Correlation Between ProShares Ultra and Vanguard FTSE
Can any of the company-specific risk be diversified away by investing in both ProShares Ultra and Vanguard FTSE at the same time? Although using a correlation coefficient on its own may not help to predict future stock returns, this module helps to understand the diversifiable risk of combining ProShares Ultra and Vanguard FTSE into the same portfolio, which is an essential part of the fundamental portfolio management process.
By analyzing existing cross correlation between ProShares Ultra Oil and Vanguard FTSE Developed, you can compare the effects of market volatilities on ProShares Ultra and Vanguard FTSE and check how they will diversify away market risk if combined in the same portfolio for a given time horizon. You can also utilize pair trading strategies of matching a long position in ProShares Ultra with a short position of Vanguard FTSE. Check out your portfolio center. Please also check ongoing floating volatility patterns of ProShares Ultra and Vanguard FTSE.
Diversification Opportunities for ProShares Ultra and Vanguard FTSE
-0.42 | Correlation Coefficient |
Very good diversification
The 3 months correlation between ProShares and Vanguard is -0.42. Overlapping area represents the amount of risk that can be diversified away by holding ProShares Ultra Oil and Vanguard FTSE Developed in the same portfolio, assuming nothing else is changed. The correlation between historical prices or returns on Vanguard FTSE Developed and ProShares Ultra is a relative statistical measure of the degree to which these equity instruments tend to move together. The correlation coefficient measures the extent to which returns on ProShares Ultra Oil are associated (or correlated) with Vanguard FTSE. Values of the correlation coefficient range from -1 to +1, where. The correlation of zero (0) is possible when the price movement of Vanguard FTSE Developed has no effect on the direction of ProShares Ultra i.e., ProShares Ultra and Vanguard FTSE go up and down completely randomly.
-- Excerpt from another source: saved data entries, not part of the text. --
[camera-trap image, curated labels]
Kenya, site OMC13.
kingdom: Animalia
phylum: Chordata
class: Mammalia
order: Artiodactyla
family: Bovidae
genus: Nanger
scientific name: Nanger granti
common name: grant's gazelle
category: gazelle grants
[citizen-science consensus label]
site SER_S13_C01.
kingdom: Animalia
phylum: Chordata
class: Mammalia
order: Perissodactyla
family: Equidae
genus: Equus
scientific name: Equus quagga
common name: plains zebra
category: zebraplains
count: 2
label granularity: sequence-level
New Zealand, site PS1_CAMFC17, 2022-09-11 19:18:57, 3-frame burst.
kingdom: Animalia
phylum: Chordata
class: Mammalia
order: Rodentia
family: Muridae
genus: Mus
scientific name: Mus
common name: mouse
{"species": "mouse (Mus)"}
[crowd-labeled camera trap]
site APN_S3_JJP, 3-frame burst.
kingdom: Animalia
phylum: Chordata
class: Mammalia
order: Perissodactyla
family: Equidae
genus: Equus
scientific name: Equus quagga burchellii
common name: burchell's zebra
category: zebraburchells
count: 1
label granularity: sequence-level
Pair Corralation between ProShares Ultra and Vanguard FTSE
Considering the 90-day investment horizon ProShares Ultra Oil is expected to generate 2.7 times more return on investment than Vanguard FTSE. However, ProShares Ultra is 2.7 times more volatile than Vanguard FTSE Developed. It trades about 0.04 of its potential returns per unit of risk. Vanguard FTSE Developed is currently generating about -0.01 per unit of risk. If you would invest 4,272 in ProShares Ultra Oil on August 25, 2024 and sell it today you would earn a total of 375.00 from holding ProShares Ultra Oil or generate 8.78% return on investment over 90 days.
Time Period | 3 Months [change] |
Direction | Moves Against |
Strength | Very Weak |
Accuracy | 100.0% |
Values | Daily Returns |
ProShares Ultra Oil vs. Vanguard FTSE Developed
Performance |
Timeline |
ProShares Ultra Oil |
Vanguard FTSE Developed |
ProShares Ultra and Vanguard FTSE Volatility Contrast
Predicted Return Density |
Returns |
Pair Trading with ProShares Ultra and Vanguard FTSE
The main advantage of trading using opposite ProShares Ultra and Vanguard FTSE positions is that it hedges away some unsystematic risk. Because of two separate transactions, even if ProShares Ultra position performs unexpectedly, Vanguard FTSE can make up some of the losses. Pair trading also minimizes risk from directional movements in the market. For example, if an entire industry or sector drops because of unexpected headlines, the short position in Vanguard FTSE will offset losses from the drop in Vanguard FTSE's long position.ProShares Ultra vs. ProShares UltraShort Oil | ProShares Ultra vs. ProShares Ultra Basic | ProShares Ultra vs. ProShares Ultra Financials | ProShares Ultra vs. ProShares Ultra Real |
Vanguard FTSE vs. Dimensional Core Equity | Vanguard FTSE vs. Dimensional Emerging Core | Vanguard FTSE vs. Dimensional Targeted Value | Vanguard FTSE vs. Dimensional Small Cap |
Check out your portfolio center.Note that this page's information should be used as a complementary analysis to find the right mix of equity instruments to add to your existing portfolios or create a brand new portfolio. You can also try the Cryptocurrency Center module to build and monitor diversified portfolio of extremely risky digital assets and cryptocurrency.